Sympathie pour les nolifes
Rafman a toujours montré de l’empathie pour les nolifes et ceux qu’Internet n’a pas réussi à rendre plus intéressants qu’Internet. Cet hiver, il leur a exprimé toute sa tendresse dans Still Life, un clip réalisé pour le musicien Oneohtrix Point Never et dont le héros est Swampy T. Fox, un furry qui se filme dans des sables mouvants. Le montage est une compilation de vidéos qu’il a trouvées sur GUROchan, un forum spécialisé dans le snuff et les fétichismes extrêmes, et d’images de sa collection personnelle : cosplayers en nuisettes occupés à diverses tâches domestiques, fillettes de mangas hypersexuées, maskers*, ordinateurs recouverts de détritus, etc. La narration s’est retournée, on ne sait plus si Rafman s’adresse à nous ou à son nolife intérieur. Still Life s’enfonce dans la contemplation de l’écran et d’une humanité qui s’oublie en enfilant des costumes de renard.

« You look better in 3D »

---------------

▶ **TRAVAIL DEMANDÉ**
a) Convertissez en liste numérotée, s'il vous plaît, les lignes du listing qui vont de celle contenant "How far from person" jusqu'à celle contenant "3.45 meters", toutes deux comprises, en omettant les lignes vides.
b) Poursuivez l'extrait sur Rafman et les nolifes à partir de son dernier passage.
Le listing n'a aucun rapport avec l'extrait sur Rafman.

▶ **DONNÉES ENREGISTRÉES**
---------------

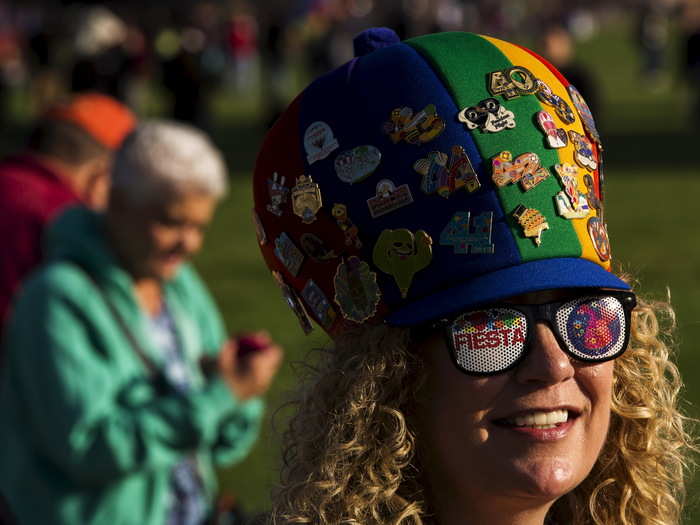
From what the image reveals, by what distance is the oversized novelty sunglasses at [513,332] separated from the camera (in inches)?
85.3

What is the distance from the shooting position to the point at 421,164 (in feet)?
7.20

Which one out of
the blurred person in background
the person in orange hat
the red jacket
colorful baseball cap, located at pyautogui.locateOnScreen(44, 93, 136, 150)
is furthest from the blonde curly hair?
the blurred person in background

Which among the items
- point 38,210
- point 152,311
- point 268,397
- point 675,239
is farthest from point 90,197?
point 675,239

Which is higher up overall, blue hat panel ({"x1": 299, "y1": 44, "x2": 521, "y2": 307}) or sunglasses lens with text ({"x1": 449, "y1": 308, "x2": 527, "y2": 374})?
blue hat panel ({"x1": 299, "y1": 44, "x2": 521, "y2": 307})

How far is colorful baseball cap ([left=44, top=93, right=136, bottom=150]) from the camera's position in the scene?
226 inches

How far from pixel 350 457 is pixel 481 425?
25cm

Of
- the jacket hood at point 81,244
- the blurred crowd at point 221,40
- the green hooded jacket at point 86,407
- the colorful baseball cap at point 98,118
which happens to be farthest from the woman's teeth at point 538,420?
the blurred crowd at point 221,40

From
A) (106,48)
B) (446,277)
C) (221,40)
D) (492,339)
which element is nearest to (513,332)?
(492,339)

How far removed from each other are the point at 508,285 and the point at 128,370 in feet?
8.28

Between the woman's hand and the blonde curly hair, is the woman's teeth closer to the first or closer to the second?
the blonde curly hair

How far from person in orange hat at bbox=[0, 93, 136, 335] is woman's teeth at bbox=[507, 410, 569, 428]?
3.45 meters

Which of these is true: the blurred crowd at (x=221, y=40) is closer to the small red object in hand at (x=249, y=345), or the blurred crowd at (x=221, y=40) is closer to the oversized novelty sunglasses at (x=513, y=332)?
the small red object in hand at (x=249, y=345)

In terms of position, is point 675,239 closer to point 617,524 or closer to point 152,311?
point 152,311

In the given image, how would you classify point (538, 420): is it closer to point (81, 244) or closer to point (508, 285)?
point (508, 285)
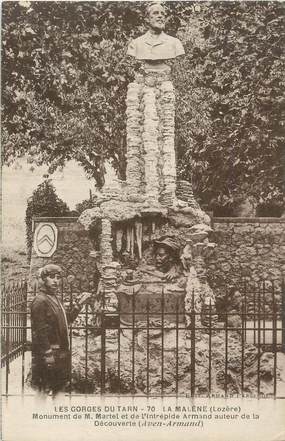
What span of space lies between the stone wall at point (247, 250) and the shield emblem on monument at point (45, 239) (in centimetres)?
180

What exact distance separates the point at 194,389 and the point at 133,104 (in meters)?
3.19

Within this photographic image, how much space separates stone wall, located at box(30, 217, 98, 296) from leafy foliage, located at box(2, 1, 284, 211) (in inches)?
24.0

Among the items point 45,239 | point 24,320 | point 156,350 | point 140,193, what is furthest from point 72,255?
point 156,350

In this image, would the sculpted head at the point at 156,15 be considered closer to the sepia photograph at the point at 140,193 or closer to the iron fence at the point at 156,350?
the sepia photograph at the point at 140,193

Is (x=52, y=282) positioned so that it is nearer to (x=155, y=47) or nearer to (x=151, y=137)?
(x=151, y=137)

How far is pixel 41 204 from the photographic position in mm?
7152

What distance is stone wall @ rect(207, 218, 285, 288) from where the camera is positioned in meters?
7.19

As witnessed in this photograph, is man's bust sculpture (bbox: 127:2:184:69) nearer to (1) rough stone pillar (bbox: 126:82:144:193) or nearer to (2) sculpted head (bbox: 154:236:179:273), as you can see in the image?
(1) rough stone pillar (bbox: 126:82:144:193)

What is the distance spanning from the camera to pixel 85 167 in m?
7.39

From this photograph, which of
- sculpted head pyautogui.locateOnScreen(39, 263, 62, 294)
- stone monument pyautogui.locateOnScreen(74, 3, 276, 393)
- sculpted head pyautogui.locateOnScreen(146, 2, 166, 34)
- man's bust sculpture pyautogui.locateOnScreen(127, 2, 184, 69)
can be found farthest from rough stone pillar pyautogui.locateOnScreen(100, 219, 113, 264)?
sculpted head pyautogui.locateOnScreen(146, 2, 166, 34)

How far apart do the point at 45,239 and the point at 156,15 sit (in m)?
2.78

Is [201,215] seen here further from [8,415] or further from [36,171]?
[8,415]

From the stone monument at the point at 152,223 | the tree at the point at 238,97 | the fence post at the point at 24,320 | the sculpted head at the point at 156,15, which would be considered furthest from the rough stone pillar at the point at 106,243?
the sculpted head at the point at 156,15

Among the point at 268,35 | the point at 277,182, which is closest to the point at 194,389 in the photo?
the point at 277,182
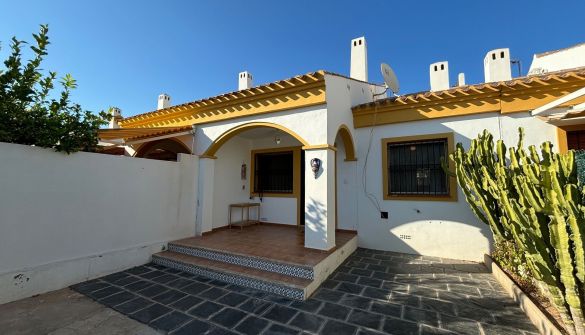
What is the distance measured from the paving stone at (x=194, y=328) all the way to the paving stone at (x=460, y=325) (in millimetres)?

---------------

▶ **RÉPONSES AUX CONSIGNES**
a)
1. How far from person in orange hat at bbox=[0, 93, 136, 335] is woman's teeth at bbox=[507, 410, 569, 428]?
2. 3.45 meters

b)
Contrairement à ses personnages, Rafman a su négocier la translation de ses projets dans le monde physique, aussi parce qu’il a toujours conçu ses images comme des prototypes. Dans Digital Interiors, il tapisse des salons 3D avec des tableaux de maîtres tombés dans le domaine public. Avec ce projet, il trolle les fondamentaux du pop art, au lieu de prendre des objets vulgaires et de les ériger en art, il s’empare de chefs-d’œuvre et les transforme en objets de design : rideaux, canapés, vases, pantoufles… D’un côté, il réalise le fantasme du collectionneur : pouvoir vivre dans un tableau, de l’autre, le cauchemar de l’art décoratif. Le succès lui a déjà permis de reconstituer IRL plusieurs de ces chambres virtuelles. Cette expérience inverse aussi la mimesis, ce n’est plus l’art qui imite le réel, mais le réel qui essaie d’atteindre l’hyperréalisme des images de synthèse, sans y arriver. Rafman a aussi réalisé plusieurs bustes de sa série New Age Demanded en impression 3D. Ce mouvement de matérialisation et l’arrivée de cette génération de Net-artistes dans l’espace des galeries sont très intéressants à observer.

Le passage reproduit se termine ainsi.